▶ Exercise: Reproduce the stretch from the line containing "Is the point at 295,101" through the end of the items, leaving out any pictures.

▶ Extracted information:
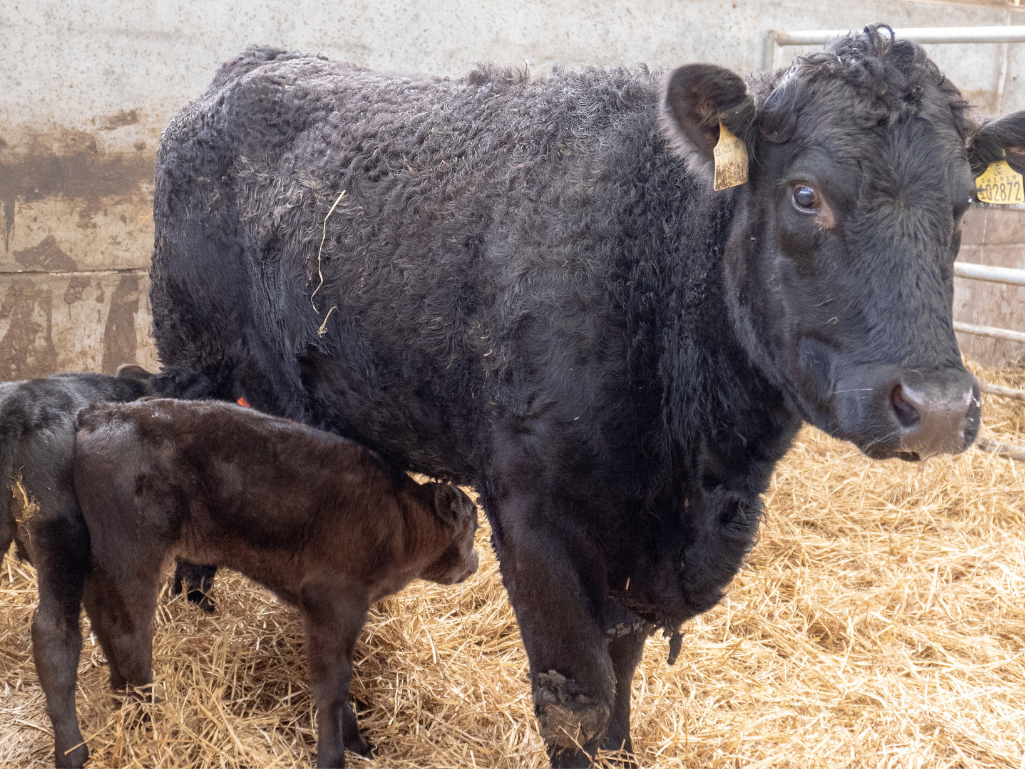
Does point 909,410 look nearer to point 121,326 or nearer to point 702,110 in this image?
point 702,110

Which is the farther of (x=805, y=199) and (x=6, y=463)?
(x=6, y=463)

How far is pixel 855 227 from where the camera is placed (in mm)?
2080

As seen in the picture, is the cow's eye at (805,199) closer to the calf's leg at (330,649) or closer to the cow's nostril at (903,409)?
the cow's nostril at (903,409)

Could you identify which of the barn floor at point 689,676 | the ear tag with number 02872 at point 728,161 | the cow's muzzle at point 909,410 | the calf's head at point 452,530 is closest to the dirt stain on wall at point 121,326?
the barn floor at point 689,676

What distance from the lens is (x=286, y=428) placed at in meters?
2.85

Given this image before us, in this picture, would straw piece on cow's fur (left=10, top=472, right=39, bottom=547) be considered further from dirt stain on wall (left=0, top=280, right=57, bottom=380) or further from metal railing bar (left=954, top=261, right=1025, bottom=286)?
metal railing bar (left=954, top=261, right=1025, bottom=286)

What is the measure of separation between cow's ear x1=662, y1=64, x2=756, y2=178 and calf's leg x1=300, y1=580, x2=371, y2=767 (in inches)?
62.8

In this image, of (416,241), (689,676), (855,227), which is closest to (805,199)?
(855,227)

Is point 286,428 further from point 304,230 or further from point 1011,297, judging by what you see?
point 1011,297

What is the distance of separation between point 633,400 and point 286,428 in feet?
3.60

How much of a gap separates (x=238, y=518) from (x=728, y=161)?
5.59 feet

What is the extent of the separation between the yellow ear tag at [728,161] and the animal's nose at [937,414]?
2.08ft

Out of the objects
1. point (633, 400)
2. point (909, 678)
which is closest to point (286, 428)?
point (633, 400)

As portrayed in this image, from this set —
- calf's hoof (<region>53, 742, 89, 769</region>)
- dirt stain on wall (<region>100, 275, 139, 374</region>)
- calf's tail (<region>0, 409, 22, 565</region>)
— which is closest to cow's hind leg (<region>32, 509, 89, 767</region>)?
calf's hoof (<region>53, 742, 89, 769</region>)
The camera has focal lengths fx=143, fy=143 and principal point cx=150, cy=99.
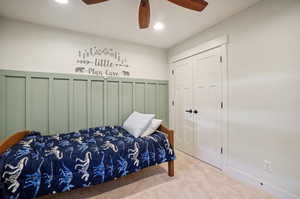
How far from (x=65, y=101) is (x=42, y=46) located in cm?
99

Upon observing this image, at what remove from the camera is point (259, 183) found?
1858 mm

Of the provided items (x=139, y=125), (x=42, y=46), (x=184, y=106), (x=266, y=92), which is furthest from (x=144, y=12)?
(x=184, y=106)

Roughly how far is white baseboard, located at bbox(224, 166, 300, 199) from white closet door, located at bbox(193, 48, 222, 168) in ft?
0.72

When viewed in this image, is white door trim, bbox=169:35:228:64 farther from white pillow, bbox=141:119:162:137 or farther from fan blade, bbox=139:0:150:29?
white pillow, bbox=141:119:162:137

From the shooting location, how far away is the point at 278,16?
5.57ft

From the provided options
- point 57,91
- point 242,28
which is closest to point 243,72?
point 242,28

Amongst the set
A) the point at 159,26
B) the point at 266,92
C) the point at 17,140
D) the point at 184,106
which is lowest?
the point at 17,140

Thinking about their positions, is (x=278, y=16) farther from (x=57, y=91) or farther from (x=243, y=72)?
(x=57, y=91)

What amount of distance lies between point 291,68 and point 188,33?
1706 millimetres

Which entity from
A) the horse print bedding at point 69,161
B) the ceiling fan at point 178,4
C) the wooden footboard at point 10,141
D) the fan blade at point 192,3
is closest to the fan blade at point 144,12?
the ceiling fan at point 178,4

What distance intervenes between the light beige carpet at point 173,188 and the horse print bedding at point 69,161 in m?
0.30

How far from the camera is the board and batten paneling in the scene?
2.21 m

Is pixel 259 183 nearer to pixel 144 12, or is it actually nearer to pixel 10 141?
pixel 144 12

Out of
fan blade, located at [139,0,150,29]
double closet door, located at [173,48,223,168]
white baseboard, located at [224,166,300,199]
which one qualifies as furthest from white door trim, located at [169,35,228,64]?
white baseboard, located at [224,166,300,199]
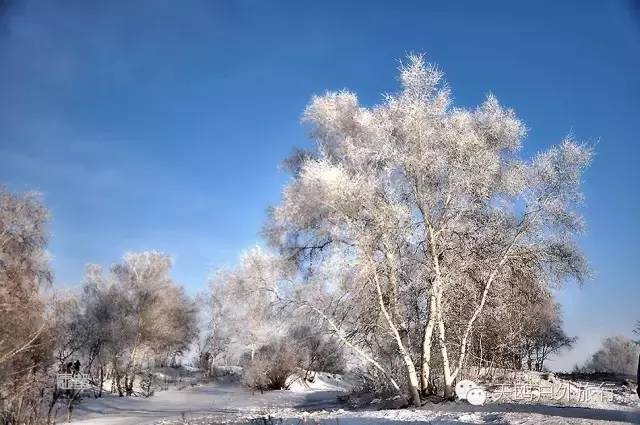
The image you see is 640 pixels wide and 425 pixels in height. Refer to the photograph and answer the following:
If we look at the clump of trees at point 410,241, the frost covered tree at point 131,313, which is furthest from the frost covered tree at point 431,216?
the frost covered tree at point 131,313

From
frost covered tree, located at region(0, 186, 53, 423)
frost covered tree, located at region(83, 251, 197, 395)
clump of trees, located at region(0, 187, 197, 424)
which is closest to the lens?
frost covered tree, located at region(0, 186, 53, 423)

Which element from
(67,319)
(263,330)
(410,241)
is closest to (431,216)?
(410,241)

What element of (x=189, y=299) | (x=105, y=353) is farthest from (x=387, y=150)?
(x=189, y=299)

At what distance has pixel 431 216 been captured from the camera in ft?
46.6

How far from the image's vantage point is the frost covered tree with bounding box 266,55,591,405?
13664 millimetres

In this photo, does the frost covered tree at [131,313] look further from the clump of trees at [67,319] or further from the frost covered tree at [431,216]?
the frost covered tree at [431,216]

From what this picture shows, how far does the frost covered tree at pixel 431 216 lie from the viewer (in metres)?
13.7

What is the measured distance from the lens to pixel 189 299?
151ft

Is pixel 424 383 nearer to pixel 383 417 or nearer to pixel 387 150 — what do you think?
pixel 383 417

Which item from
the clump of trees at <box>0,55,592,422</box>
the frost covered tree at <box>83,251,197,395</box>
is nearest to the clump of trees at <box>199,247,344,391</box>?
the clump of trees at <box>0,55,592,422</box>

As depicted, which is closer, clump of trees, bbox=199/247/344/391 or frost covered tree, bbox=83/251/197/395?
clump of trees, bbox=199/247/344/391

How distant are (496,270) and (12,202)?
Answer: 62.2 feet

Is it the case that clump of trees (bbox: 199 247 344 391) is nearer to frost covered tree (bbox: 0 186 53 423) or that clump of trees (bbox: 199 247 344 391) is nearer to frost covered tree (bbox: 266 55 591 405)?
frost covered tree (bbox: 266 55 591 405)

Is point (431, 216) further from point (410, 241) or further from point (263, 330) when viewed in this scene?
point (263, 330)
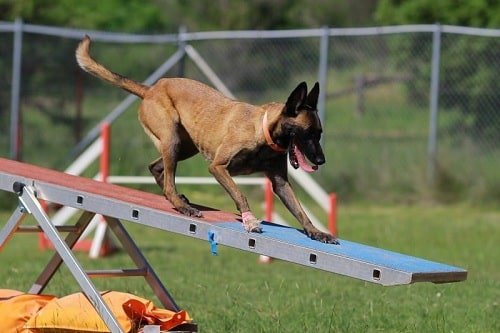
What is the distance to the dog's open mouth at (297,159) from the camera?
6221 mm

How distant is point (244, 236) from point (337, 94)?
1141cm

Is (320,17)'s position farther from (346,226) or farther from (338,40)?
(346,226)

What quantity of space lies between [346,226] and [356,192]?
1.88m

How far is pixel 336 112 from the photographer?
18.2 meters

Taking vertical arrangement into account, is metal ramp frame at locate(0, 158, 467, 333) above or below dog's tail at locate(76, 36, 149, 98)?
below

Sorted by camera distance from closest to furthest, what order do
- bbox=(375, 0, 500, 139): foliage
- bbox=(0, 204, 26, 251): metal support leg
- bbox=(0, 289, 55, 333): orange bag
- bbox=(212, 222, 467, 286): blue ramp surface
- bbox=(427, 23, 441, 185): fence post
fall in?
bbox=(212, 222, 467, 286): blue ramp surface
bbox=(0, 204, 26, 251): metal support leg
bbox=(0, 289, 55, 333): orange bag
bbox=(427, 23, 441, 185): fence post
bbox=(375, 0, 500, 139): foliage

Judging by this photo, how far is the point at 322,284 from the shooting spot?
350 inches

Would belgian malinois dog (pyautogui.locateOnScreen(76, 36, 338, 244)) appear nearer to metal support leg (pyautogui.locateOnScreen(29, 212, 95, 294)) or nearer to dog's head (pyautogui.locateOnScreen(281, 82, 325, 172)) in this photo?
dog's head (pyautogui.locateOnScreen(281, 82, 325, 172))

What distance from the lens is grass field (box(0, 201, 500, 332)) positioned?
7.09m

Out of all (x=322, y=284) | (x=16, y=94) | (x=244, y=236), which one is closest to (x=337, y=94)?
(x=16, y=94)

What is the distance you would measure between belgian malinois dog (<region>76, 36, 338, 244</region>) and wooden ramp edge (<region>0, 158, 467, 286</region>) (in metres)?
0.20

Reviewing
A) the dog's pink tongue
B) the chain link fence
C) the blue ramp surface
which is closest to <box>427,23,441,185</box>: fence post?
the chain link fence

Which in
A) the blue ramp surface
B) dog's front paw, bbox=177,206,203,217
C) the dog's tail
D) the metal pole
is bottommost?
the blue ramp surface

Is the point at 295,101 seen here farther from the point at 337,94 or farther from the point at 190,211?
the point at 337,94
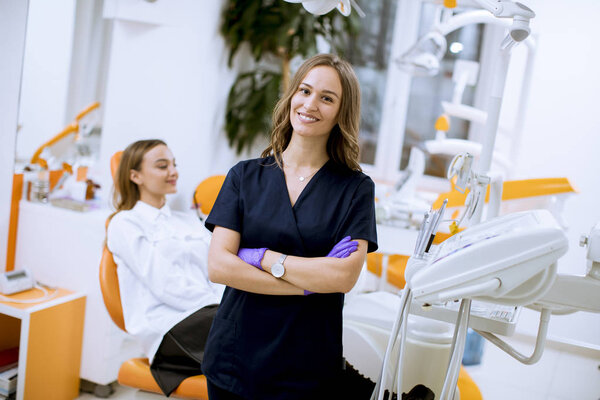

▶ Complete output:
Is the point at 295,101 seen here farther from the point at 337,94 or farther from the point at 190,211?
the point at 337,94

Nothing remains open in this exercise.